- _Material for this task_:
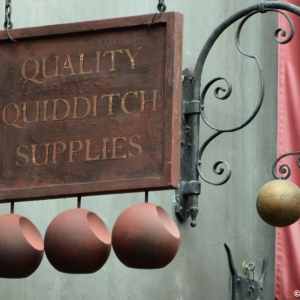 WDWINFO-Universal-Diagon-Alley-Harry-Potter-Quality-Quidditch-002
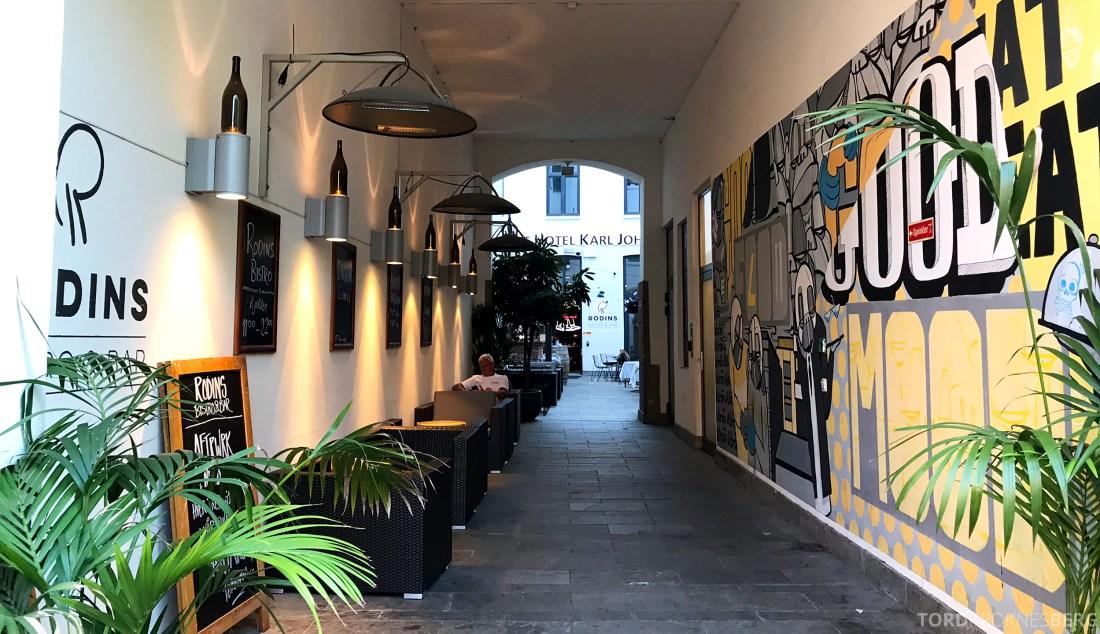 Restaurant Rodins Bistro Oslo inngang Karl Johan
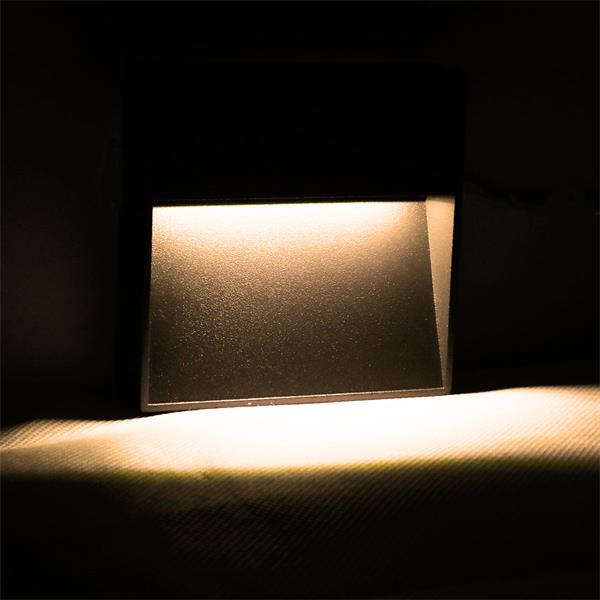 LED-Wandleuchte mit zeitlosen und minimalistischen Design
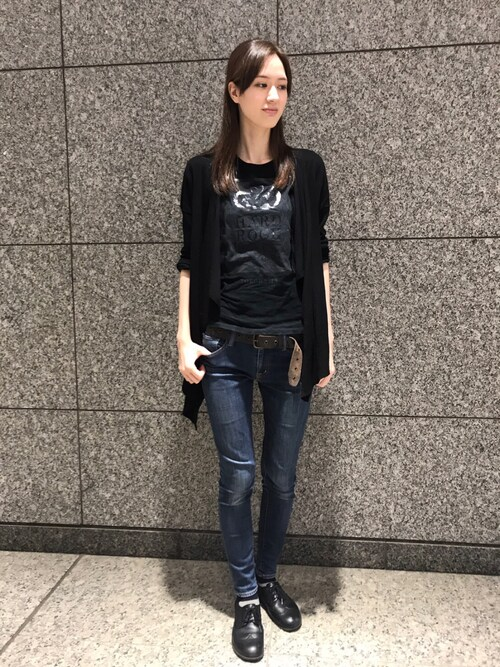 Hard Rock Cafe JAPANさんの「Couture Snake Skin T(Hard Rock Cafe)」を使ったコーディネート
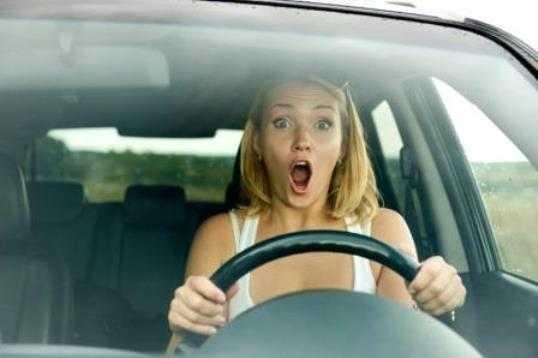 В брянском посёлке автомобилистка протаранила фонарный столб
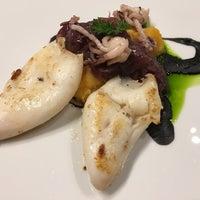 Foto diambil di Restaurante Pombo 18 oleh Carlos Elipe (Chilipe) I. pada 12/17/2015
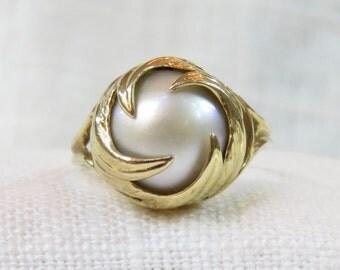 Vintage 10k Gold Pearl Cocktail Ring;  Midcentury Modern; Statement Ring; 10 Karat Gold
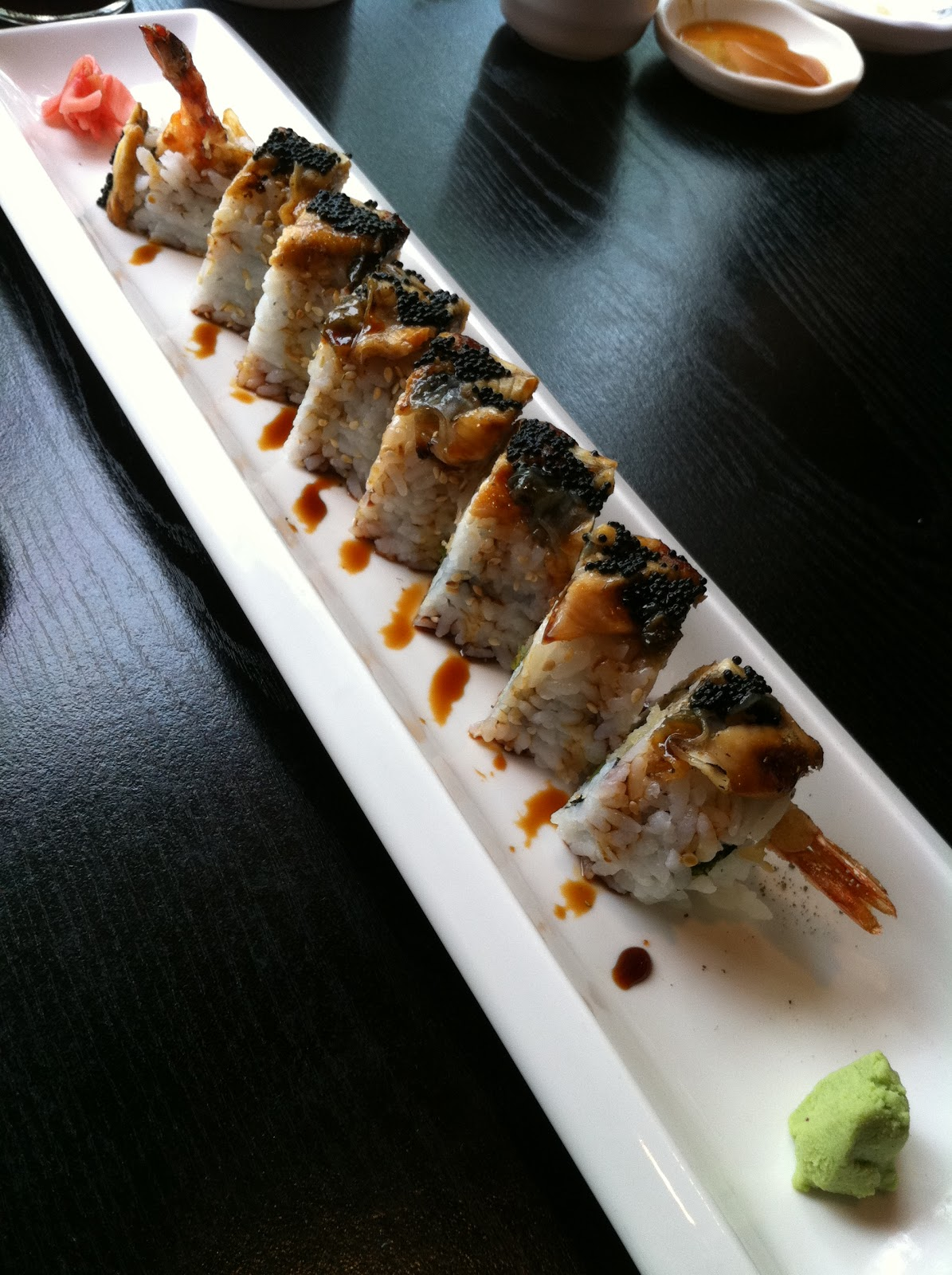 how to eat sushi rolls in two bites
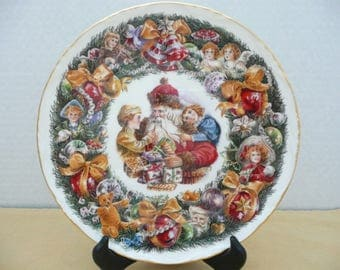 "Royal Albert Bone China ""Christmas Garland"" Decorative Christmas Plate by Neil Faulkner, Victorian Christmas Scene, Made in England"
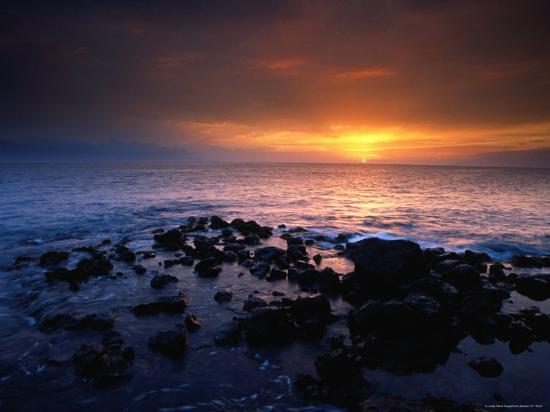 karl-lehmann-sunset-over-the-pacific-ocean-from-near-mala-wharf-lahaina-maui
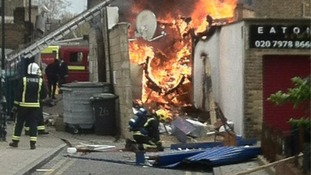 Gas explosion causes chaos in Camberwell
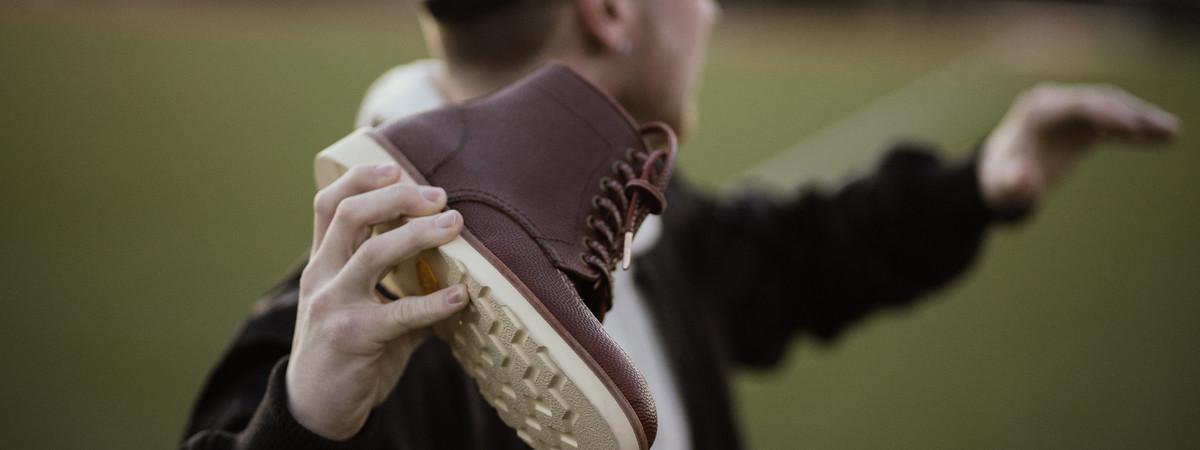Depois do Super Bowl, empresa nova iorquina lança botas com pele das bolas de futebol
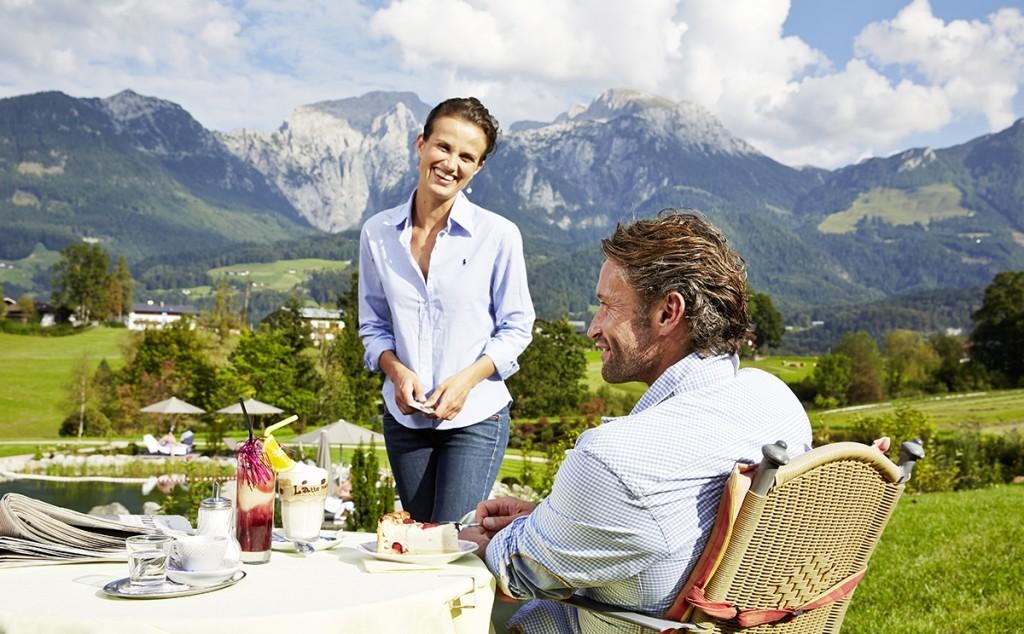 Auf der Terrasse des Hotel Zechmeisterlehen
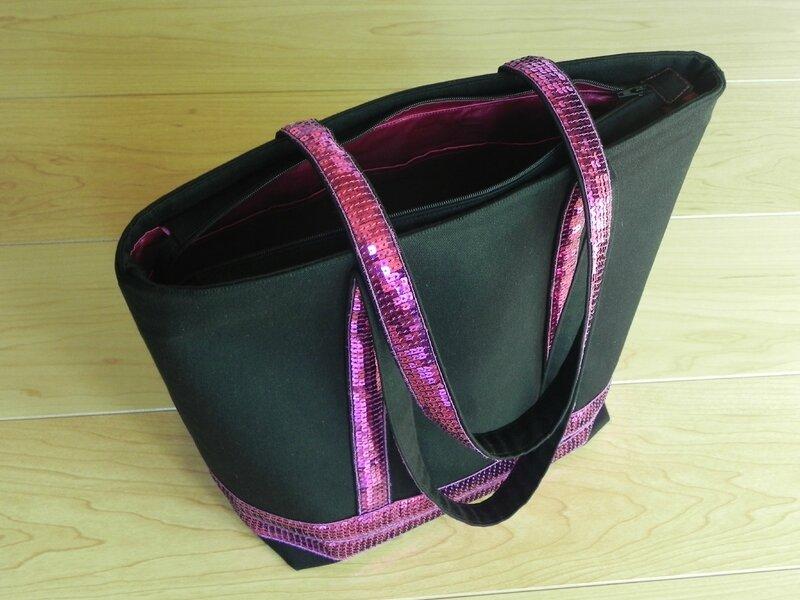 sac vb noir et fushia extérieur
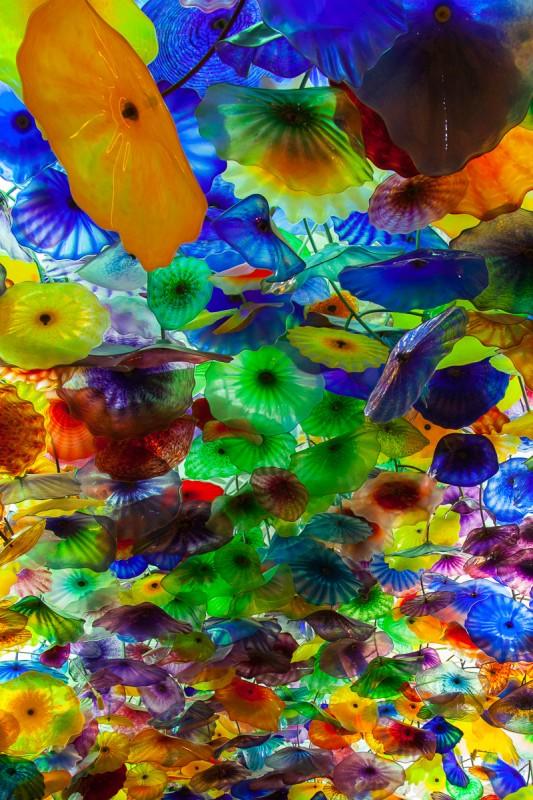 Glaskunst von Dale Chihuly an der Decke des Bellagio Kasino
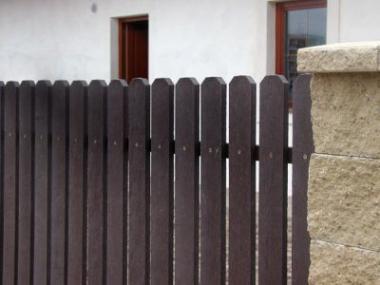 Logo Plastové plotovky ušetří čas naúdržbu plotu
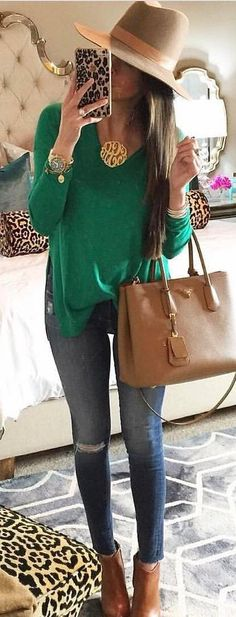 Beige Hat / Green Knit / Ripped Skinny Jeans / Camel Leather Booties / Brown Leather Tote Bag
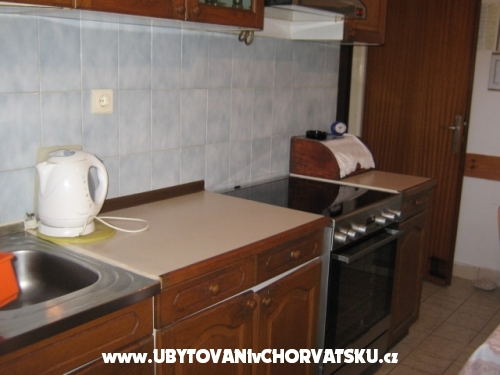 Marinovi Dvori - Trogir Chorv�tsko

- _Try it_: Print the listing exactly, minus its pictures.

- _Answer box_:
 WDWINFO-Universal-Diagon-Alley-Harry-Potter-Quality-Quidditch-002
 Restaurant Rodins Bistro Oslo inngang Karl Johan
 LED-Wandleuchte mit zeitlosen und minimalistischen Design
 Hard Rock Cafe JAPANさんの「Couture Snake Skin T(Hard Rock Cafe)」を使ったコーディネート
 В брянском посёлке автомобилистка протаранила фонарный столб
 Foto diambil di Restaurante Pombo 18 oleh Carlos Elipe (Chilipe) I. pada 12/17/2015
 Vintage 10k Gold Pearl Cocktail Ring;  Midcentury Modern; Statement Ring; 10 Karat Gold
 how to eat sushi rolls in two bites
 "Royal Albert Bone China ""Christmas Garland"" Decorative Christmas Plate by Neil Faulkner, Victorian Christmas Scene, Made in England"
 karl-lehmann-sunset-over-the-pacific-ocean-from-near-mala-wharf-lahaina-maui
 Gas explosion causes chaos in Camberwell
Depois do Super Bowl, empresa nova iorquina lança botas com pele das bolas de futebol
 Auf der Terrasse des Hotel Zechmeisterlehen
 sac vb noir et fushia extérieur
 Glaskunst von Dale Chihuly an der Decke des Bellagio Kasino
 Logo Plastové plotovky ušetří čas naúdržbu plotu
 Beige Hat / Green Knit / Ripped Skinny Jeans / Camel Leather Booties / Brown Leather Tote Bag
 Marinovi Dvori - Trogir Chorv�tsko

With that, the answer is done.